When Will This Recession End? A recession is defined as two consecutive quarters of negative economic growth, measured by the gross domestic product (GDP). According to the latest data from the Bureau of Economic Analysis, the US economy grew by 2.7% in the fourth quarter of 2023, following a 4.9% expansion in the third quarter. That means the US has avoided a recession for more than a decade, since the last one ended in June 2009.
However, that does not mean the US economy is doing well. In fact, many experts predict a slowdown in 2024, as the effects of the Federal Reserve's interest rate hikes, high inflation, supply chain disruptions, and geopolitical tensions start to weigh on consumer spending, business investment, and trade.

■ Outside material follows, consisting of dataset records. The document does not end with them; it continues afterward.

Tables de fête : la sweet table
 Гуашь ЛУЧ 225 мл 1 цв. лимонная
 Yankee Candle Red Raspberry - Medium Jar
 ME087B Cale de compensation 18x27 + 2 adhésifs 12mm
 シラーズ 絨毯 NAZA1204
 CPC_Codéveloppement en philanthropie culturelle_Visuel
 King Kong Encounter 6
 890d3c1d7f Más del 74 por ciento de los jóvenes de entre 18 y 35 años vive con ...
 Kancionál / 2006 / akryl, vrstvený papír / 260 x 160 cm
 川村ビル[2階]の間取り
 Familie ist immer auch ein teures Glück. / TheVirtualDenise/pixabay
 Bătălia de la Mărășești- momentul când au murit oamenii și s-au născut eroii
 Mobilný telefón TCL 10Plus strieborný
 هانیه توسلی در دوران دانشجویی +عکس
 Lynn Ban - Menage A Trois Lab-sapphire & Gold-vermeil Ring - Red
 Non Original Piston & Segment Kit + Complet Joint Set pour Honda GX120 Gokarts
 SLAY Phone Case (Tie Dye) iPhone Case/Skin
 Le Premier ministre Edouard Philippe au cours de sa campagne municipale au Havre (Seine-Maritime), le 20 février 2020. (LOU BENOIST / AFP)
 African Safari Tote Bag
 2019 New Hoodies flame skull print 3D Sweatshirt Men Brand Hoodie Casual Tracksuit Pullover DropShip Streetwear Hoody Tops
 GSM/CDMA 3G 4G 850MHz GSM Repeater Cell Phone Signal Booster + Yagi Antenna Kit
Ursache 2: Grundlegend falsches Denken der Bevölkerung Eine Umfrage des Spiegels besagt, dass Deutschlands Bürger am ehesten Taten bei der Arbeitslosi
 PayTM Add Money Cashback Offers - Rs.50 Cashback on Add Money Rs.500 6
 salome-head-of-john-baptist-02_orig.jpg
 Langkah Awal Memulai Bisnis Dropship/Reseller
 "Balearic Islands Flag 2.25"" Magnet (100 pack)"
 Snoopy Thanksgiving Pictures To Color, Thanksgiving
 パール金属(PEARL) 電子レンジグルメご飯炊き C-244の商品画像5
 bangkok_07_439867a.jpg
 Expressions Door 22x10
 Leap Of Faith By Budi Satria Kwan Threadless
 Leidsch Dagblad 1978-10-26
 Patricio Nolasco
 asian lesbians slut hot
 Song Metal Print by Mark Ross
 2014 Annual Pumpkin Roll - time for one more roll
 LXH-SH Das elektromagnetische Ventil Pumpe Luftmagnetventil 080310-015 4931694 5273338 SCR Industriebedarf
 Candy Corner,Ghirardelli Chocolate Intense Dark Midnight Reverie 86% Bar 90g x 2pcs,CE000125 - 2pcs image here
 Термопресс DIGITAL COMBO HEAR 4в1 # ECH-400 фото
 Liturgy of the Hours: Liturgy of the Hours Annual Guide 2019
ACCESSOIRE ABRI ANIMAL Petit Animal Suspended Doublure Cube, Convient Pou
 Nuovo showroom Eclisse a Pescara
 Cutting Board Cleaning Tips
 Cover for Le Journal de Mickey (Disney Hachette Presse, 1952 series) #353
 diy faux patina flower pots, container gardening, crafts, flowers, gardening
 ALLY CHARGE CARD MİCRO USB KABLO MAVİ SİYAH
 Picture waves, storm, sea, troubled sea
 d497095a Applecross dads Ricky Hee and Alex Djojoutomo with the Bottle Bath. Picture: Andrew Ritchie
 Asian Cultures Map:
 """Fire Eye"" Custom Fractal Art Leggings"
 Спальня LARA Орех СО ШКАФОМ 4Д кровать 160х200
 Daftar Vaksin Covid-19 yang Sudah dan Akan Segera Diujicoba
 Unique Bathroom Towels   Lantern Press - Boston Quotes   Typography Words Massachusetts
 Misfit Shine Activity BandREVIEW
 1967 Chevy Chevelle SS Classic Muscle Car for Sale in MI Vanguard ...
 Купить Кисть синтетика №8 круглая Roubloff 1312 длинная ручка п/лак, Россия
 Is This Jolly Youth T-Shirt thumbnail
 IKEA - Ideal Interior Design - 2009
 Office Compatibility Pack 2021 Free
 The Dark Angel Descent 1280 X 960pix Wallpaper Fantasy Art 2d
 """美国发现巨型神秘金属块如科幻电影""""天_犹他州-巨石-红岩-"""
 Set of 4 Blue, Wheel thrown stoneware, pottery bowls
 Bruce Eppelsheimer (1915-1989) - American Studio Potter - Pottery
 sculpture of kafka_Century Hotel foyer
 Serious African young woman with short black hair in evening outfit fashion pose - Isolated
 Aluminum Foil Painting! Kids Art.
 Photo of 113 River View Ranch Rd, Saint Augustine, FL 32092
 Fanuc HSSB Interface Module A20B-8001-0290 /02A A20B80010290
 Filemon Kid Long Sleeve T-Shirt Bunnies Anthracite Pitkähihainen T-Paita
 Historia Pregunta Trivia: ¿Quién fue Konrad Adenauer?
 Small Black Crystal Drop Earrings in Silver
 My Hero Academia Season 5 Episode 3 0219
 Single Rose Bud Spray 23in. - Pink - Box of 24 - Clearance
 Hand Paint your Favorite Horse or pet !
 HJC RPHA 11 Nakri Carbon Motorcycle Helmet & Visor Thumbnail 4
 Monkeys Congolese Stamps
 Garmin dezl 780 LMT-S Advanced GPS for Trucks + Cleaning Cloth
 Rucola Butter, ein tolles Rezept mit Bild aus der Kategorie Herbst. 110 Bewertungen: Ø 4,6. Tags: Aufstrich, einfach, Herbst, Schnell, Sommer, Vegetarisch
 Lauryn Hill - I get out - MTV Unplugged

The UBS economists expect a mid-2024 recession to trigger massive interest rate cuts by the Fed, from 5.5% to 1.25% in the first half of 2025. Other analysts are more optimistic, but still foresee a moderation in growth and inflation in 2024.
Defining the Recession
So, when will this recession end? Well, it depends on how you define a recession. If you use the technical definition of two quarters of negative growth, then we are not even in a recession yet.
But if you use a broader definition that considers other indicators such as unemployment, income, industrial production, and consumer confidence, then you might argue that we are already experiencing a recessionary environment.
In that case, the end of the recession will depend on how quickly and effectively the Fed and the government can respond to the economic challenges and restore confidence and stability.
One thing is certain: recessions are inevitable and cyclical. They are part of the natural fluctuations of the economy, and they can also create opportunities for innovation and reform. The key is to be prepared and resilient and to learn from past mistakes.
Is a Recession Coming in 2024?
Many people are wondering if the US economy will face a strong recession in 2024, after a year of strong growth and recovery from the pandemic. Some analysts have predicted that the Federal Reserve's interest rate hikes, China's slowdown, and high debt levels could trigger a downturn. However, others have argued that the US has enough momentum and resilience to avoid a recession.
According to The Conversation, the US economy is not in a recession and will likely continue growing. Over the past year, gross domestic product has outpaced expectations, inflation is trending downward, and employment remains robust. The article cites several factors that support this optimistic outlook, such as:
- The service sector, especially travel and entertainment, has rebounded strongly as COVID-19 restrictions eased and consumer confidence improved.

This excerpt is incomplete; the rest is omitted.